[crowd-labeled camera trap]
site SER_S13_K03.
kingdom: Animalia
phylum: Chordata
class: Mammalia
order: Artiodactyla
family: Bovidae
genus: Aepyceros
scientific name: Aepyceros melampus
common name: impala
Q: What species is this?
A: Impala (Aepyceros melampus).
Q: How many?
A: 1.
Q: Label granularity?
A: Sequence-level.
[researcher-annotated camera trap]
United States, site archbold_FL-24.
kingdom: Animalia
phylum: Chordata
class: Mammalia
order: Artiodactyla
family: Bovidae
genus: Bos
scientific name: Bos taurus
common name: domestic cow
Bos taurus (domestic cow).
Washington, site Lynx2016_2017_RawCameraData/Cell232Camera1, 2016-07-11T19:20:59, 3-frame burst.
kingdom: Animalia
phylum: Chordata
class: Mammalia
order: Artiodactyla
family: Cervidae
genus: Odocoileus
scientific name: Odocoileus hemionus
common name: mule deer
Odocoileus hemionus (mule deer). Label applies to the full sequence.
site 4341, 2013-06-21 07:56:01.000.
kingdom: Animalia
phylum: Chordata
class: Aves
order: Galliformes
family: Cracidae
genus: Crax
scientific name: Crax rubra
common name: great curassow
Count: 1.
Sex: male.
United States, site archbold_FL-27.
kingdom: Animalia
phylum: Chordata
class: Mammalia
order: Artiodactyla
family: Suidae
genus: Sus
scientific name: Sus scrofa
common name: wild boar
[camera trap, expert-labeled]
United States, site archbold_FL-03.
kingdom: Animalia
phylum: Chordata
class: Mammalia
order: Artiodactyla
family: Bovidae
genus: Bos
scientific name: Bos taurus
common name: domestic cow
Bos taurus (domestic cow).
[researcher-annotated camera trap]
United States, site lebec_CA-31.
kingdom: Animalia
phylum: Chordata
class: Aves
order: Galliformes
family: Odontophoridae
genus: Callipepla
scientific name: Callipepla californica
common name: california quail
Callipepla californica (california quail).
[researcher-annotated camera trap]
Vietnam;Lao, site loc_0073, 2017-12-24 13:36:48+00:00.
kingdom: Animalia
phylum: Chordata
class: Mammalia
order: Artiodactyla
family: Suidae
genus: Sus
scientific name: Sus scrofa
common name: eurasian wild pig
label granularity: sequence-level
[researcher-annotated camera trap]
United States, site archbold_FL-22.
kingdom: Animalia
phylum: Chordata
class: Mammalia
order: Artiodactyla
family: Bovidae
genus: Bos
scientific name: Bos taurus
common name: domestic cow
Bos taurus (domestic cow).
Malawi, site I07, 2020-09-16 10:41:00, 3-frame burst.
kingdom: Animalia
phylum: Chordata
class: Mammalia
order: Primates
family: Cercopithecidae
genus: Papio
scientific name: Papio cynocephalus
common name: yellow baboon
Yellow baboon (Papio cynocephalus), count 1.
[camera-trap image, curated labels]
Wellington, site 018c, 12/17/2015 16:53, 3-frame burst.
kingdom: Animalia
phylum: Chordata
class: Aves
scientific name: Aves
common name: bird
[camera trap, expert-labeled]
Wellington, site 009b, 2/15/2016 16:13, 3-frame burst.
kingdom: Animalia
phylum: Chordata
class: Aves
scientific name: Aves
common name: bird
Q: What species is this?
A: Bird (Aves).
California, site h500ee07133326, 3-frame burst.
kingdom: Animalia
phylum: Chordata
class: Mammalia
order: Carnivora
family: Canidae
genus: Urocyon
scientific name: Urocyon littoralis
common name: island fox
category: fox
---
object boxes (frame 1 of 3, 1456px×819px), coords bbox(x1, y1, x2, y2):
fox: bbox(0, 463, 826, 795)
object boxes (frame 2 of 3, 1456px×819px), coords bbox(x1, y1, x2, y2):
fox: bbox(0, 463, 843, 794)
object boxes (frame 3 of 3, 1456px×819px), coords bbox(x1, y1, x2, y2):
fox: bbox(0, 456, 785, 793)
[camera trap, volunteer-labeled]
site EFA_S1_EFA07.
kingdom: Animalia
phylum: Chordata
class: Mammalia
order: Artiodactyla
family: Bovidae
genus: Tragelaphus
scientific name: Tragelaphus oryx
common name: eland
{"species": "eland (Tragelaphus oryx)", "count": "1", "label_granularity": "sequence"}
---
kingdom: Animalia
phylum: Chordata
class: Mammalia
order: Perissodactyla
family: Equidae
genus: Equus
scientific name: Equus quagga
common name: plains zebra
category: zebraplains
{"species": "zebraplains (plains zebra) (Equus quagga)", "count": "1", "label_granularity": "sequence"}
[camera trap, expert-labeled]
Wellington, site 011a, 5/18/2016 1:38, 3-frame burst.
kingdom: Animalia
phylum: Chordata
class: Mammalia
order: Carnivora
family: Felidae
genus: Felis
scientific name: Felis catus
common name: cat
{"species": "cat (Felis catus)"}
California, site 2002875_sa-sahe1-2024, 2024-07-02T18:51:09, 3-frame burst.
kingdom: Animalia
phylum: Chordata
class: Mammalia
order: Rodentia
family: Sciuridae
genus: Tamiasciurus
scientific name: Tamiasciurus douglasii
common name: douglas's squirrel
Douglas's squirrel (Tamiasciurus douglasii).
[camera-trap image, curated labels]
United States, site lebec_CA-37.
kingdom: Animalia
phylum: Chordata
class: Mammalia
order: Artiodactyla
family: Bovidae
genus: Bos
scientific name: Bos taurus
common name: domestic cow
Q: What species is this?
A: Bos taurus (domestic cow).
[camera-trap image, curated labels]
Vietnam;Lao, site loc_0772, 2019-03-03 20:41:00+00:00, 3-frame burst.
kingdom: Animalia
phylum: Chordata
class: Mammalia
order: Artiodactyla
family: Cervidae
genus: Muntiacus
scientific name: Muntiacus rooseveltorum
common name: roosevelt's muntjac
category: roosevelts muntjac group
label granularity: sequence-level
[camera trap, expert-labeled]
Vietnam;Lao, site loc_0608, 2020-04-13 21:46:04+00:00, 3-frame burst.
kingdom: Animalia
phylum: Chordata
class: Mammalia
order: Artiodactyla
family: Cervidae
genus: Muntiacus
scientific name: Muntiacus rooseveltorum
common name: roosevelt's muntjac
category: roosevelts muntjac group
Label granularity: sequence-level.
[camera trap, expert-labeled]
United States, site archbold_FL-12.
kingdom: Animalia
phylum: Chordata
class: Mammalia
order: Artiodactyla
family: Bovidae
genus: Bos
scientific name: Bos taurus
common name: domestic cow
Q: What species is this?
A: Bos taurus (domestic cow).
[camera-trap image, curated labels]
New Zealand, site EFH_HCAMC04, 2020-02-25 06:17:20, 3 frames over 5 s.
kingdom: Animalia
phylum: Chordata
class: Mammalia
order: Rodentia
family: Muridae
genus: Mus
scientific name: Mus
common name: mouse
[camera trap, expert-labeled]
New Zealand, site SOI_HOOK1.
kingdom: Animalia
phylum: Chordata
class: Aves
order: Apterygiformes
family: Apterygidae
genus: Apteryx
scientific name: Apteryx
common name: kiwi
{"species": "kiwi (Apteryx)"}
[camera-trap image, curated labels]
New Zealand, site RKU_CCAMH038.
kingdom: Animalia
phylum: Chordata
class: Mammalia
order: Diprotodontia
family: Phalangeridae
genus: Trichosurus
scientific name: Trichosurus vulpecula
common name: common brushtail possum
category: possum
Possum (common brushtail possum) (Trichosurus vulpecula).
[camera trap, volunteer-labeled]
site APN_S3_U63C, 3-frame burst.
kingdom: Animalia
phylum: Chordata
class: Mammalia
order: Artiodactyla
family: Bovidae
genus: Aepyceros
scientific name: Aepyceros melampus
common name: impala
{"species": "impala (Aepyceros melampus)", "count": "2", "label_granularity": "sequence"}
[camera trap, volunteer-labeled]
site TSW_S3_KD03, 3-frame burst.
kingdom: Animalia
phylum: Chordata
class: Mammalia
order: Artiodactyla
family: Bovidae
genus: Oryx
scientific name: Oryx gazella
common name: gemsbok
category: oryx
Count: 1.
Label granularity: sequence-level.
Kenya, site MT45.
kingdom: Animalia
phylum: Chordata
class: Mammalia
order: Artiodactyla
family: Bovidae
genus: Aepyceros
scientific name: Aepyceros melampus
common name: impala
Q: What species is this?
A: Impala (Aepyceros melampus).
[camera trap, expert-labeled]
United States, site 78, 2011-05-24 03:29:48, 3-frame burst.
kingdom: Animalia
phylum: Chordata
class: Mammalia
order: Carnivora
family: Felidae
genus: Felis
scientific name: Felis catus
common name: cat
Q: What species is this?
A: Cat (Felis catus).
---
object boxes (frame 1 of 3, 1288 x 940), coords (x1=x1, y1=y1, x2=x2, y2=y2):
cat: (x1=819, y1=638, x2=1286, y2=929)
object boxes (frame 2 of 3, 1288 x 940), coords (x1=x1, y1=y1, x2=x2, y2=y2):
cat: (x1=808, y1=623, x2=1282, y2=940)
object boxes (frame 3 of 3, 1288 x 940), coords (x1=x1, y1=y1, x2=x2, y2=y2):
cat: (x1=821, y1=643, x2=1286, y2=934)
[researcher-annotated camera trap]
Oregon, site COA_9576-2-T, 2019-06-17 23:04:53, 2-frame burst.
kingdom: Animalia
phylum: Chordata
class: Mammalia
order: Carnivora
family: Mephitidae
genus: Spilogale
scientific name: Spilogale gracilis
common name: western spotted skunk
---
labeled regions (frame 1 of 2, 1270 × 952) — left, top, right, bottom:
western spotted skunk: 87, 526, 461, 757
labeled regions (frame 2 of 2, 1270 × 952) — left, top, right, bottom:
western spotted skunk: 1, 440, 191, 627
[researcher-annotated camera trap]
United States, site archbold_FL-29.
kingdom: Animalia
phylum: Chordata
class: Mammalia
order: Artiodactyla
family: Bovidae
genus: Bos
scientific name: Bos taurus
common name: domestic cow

▶ Your instructions
What is the number of lines in the records that contain "zebraplains"? State that number alone.

▶ Solution to this task
2